■ **元の文章**
National Gallery編、まだまだ続きます。
今回はスペイン絵画です。
スペイン絵画といえば、筆頭はやはり、ベラスケス でしょう。
鏡を見るヴィーナス(ロークビーのヴィーナス) (1647-1651年)
ゴヤ が本作に影響されて『裸のマハ』を描くまでは、スペインでは唯一の裸婦画であったそうです。胸を露出させず、顔も鏡の反射という図柄にしているのは、ベラスケスといえど、遠慮があったのでしょうか? ベラスケスの作品は、肖像画や宗教画が殆どなので、貴重な一枚です。
ルーベンスやイタリアの伝統的な裸婦画のように”豊満”な体型でない事、髪形が当世風である事から、モデルは実在の人物で、イタリアで出会った愛人とする説が有力らしいです。
アラフィフになって、その若い愛人にイレこみ、ハイになって、ヌードを描いてしまったのでしょうか?(笑)
実際の所は、この絵の注文主は宮廷で高い地位にあり、女好きで、芸術保護にも熱心であったそうなので、そうした背景から描かれたのでしょうけどね。
ベラスケス作品には神秘性を感じるような独特の美しさがあると思うのですが、この作品からはちょっと違うテイストを感じました。
台所の情景-マルタとマリアの家のキリスト (1618年頃)
19歳頃に描いたと推定される初期の作品。
右上の壁に架かっている絵は 『マルタとマリアの家のキリスト』。
イエスがマルタ&マリア姉妹の家を訪れた際、マリアがイエスの説教に聞き入り、もてなしの手伝いをしない事をマルタが咎めた所、「マリアの方が正しい。マリアは神の言葉を選んだのだ」とイエスが戒めたというエピソード。
この画題はフェルメールも描いていて、現在、上野で展示されています。
マルタとマリアの家のキリスト/フェルメール
このベラスケス作品では、マルタに該当すると思われる若い女性が一生懸命に食事の用意をしています。左の初老の人物(女?)はイエスに該当するのでしょうか?
『マルタとマリアの家のキリスト』 のエピソードとは違って、女性の日々の地味な仕事を讃えているような気が私にはします。
あるいは、私の大いなる勘違いで、「食事の準備など後にして、祈りなさい」とでも諭されているのかもしれませんが・・・
テーブルの上の食材は質素で、カラヴァッジョが『エマオの晩餐』で描いた豊かな果物とは随分違います。しかし、その静物描写、特に銀色に光る魚と白く光る卵は秀逸です。

■ **課題 1**
リストのうち、「From what is shown, which of」を含む行からリストの最後の行までを（両端を含む）、空行を除いて1行につき1つの文字列とし、JSONのリストとして並べてください。

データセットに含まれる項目

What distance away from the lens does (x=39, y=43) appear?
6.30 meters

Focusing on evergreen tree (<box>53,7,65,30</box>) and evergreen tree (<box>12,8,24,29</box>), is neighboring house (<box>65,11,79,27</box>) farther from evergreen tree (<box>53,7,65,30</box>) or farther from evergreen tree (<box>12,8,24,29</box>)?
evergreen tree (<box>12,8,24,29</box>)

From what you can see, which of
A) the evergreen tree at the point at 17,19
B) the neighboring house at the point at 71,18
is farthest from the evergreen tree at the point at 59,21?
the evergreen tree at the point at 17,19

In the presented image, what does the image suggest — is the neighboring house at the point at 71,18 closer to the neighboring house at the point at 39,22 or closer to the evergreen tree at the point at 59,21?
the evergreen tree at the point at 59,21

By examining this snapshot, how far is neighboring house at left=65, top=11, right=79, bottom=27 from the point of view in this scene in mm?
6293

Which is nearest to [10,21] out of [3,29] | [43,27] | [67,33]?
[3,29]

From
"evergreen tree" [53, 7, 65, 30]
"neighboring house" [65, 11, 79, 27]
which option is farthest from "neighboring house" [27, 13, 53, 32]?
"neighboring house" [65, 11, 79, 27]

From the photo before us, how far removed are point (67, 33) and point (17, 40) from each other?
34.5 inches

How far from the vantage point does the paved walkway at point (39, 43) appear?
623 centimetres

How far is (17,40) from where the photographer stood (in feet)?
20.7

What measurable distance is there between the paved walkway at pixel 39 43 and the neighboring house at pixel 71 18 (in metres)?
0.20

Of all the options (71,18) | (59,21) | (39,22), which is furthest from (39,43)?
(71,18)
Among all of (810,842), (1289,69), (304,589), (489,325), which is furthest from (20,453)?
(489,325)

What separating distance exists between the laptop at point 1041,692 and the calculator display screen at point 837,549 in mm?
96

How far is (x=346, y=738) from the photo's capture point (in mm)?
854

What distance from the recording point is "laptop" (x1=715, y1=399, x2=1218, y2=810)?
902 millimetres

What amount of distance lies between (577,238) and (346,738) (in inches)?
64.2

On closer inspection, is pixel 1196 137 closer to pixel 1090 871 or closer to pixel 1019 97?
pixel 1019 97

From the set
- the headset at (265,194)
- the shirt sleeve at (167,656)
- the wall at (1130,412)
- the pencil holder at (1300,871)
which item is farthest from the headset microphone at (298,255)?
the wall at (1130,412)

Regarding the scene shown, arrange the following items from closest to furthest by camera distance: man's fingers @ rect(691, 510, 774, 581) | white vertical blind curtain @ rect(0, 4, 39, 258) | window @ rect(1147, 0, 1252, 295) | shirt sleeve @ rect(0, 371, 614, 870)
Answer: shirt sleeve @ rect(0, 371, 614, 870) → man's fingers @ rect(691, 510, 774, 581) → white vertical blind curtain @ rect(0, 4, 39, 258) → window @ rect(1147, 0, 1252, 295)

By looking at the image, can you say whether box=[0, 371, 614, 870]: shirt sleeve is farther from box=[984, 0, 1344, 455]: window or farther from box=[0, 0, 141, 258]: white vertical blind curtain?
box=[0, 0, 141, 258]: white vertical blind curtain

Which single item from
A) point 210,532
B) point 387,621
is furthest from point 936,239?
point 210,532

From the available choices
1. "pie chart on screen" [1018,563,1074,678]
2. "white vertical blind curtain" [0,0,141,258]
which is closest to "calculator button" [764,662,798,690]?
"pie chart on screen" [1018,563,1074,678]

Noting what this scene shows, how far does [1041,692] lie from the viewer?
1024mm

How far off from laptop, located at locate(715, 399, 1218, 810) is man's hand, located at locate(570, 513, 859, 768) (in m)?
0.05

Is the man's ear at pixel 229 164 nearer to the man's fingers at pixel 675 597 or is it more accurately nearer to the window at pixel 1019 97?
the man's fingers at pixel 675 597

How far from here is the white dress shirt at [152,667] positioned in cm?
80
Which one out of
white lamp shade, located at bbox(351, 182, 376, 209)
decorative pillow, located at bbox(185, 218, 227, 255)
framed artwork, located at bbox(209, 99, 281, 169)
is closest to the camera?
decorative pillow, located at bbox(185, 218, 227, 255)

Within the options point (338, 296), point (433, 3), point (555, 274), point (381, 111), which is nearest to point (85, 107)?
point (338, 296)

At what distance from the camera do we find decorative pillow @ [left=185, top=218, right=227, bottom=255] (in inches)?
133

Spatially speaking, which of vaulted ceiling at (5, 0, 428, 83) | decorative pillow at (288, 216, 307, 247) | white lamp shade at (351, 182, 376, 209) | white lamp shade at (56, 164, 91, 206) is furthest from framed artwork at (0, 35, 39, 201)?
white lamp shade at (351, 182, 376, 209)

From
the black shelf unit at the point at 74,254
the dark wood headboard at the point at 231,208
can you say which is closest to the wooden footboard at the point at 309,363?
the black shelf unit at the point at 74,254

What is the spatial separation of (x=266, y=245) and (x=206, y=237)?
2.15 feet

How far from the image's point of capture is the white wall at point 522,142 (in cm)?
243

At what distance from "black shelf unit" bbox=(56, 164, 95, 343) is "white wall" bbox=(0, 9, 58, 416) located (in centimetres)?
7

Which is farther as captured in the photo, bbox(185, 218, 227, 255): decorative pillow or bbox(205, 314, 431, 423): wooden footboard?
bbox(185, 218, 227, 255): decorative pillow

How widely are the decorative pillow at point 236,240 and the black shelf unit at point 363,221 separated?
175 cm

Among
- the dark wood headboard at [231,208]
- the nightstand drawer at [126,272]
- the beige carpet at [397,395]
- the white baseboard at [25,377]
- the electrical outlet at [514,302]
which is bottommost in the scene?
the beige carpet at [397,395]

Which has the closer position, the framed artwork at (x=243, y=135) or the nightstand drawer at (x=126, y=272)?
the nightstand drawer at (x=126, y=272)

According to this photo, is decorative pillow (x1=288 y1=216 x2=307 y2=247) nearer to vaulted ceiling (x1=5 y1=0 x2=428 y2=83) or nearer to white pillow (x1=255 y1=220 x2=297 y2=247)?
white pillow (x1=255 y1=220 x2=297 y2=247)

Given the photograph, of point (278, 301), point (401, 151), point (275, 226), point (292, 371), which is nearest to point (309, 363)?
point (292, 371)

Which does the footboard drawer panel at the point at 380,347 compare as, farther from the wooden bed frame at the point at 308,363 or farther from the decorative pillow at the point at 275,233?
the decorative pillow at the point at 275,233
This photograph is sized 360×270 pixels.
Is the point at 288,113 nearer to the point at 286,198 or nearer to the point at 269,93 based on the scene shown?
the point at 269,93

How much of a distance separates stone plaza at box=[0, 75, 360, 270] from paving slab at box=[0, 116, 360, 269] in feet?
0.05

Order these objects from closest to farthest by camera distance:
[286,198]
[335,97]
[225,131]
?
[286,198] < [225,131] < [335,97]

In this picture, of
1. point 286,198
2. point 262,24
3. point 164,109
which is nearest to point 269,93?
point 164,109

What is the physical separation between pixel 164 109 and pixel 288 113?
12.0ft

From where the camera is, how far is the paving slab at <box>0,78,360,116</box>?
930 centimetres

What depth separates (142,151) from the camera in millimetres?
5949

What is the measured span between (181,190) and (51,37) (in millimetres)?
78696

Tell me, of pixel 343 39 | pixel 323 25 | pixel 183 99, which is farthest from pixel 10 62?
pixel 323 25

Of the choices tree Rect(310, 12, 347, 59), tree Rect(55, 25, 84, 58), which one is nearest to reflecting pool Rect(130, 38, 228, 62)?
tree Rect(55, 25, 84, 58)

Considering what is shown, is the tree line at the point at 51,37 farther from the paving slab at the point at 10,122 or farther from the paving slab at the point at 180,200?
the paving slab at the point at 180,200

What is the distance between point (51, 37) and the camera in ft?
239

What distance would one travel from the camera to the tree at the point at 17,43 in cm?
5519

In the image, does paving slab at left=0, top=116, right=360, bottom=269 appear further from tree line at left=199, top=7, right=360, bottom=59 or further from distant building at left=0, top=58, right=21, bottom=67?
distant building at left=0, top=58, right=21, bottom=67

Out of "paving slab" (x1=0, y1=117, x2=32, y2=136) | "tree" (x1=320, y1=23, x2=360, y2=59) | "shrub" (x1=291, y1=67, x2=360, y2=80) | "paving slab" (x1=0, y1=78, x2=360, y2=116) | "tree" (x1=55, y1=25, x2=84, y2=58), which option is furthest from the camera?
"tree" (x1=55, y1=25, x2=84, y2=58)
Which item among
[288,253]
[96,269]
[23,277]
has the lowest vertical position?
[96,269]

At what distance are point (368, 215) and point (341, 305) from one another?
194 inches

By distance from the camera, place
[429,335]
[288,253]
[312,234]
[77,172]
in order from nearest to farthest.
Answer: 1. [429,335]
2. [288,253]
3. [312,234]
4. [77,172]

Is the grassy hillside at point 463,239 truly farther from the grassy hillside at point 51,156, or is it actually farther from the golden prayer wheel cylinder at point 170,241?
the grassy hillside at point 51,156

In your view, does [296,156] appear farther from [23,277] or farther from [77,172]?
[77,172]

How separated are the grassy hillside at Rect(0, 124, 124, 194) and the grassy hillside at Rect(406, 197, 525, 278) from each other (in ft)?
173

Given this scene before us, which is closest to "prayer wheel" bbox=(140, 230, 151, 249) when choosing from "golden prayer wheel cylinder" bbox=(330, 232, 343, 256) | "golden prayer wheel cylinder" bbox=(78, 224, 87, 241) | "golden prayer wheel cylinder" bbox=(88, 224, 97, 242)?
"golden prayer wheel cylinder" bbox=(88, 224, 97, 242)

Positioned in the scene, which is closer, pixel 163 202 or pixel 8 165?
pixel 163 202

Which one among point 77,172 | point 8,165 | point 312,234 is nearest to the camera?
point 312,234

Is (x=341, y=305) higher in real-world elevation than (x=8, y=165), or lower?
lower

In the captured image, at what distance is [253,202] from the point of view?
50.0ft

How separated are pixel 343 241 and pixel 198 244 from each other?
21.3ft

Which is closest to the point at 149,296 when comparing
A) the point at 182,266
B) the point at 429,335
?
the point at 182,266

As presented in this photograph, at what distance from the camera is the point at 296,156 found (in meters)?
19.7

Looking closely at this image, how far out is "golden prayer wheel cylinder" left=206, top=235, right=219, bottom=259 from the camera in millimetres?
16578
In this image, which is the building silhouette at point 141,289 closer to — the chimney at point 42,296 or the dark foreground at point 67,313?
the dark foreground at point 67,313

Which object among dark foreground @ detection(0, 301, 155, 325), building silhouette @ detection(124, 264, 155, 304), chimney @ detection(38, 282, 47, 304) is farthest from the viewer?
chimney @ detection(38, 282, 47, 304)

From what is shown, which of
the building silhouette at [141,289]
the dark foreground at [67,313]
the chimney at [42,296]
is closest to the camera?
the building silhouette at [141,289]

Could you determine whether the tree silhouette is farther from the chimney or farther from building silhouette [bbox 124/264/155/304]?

■ **課題 2**
元の文章から、「台所の情景-マルタとマリアの家のキリスト (1618年頃)」から「る魚と白く光る卵は秀逸です。」まで（両端を含む）をそのまま書き写す。

■ **正解の出力 1**
[
  "From what is shown, which of",
  "the building silhouette at [141,289]",
  "the dark foreground at [67,313]",
  "the chimney at [42,296]",
  "is closest to the camera?",
  "the building silhouette at [141,289]",
  "Could you determine whether the tree silhouette is farther from the chimney or farther from building silhouette [bbox 124/264/155/304]?"
]

■ **正解の出力 2**
台所の情景-マルタとマリアの家のキリスト (1618年頃)
19歳頃に描いたと推定される初期の作品。
右上の壁に架かっている絵は 『マルタとマリアの家のキリスト』。
イエスがマルタ&マリア姉妹の家を訪れた際、マリアがイエスの説教に聞き入り、もてなしの手伝いをしない事をマルタが咎めた所、「マリアの方が正しい。マリアは神の言葉を選んだのだ」とイエスが戒めたというエピソード。
この画題はフェルメールも描いていて、現在、上野で展示されています。
マルタとマリアの家のキリスト/フェルメール
このベラスケス作品では、マルタに該当すると思われる若い女性が一生懸命に食事の用意をしています。左の初老の人物(女?)はイエスに該当するのでしょうか?
『マルタとマリアの家のキリスト』 のエピソードとは違って、女性の日々の地味な仕事を讃えているような気が私にはします。
あるいは、私の大いなる勘違いで、「食事の準備など後にして、祈りなさい」とでも諭されているのかもしれませんが・・・
テーブルの上の食材は質素で、カラヴァッジョが『エマオの晩餐』で描いた豊かな果物とは随分違います。しかし、その静物描写、特に銀色に光る魚と白く光る卵は秀逸です。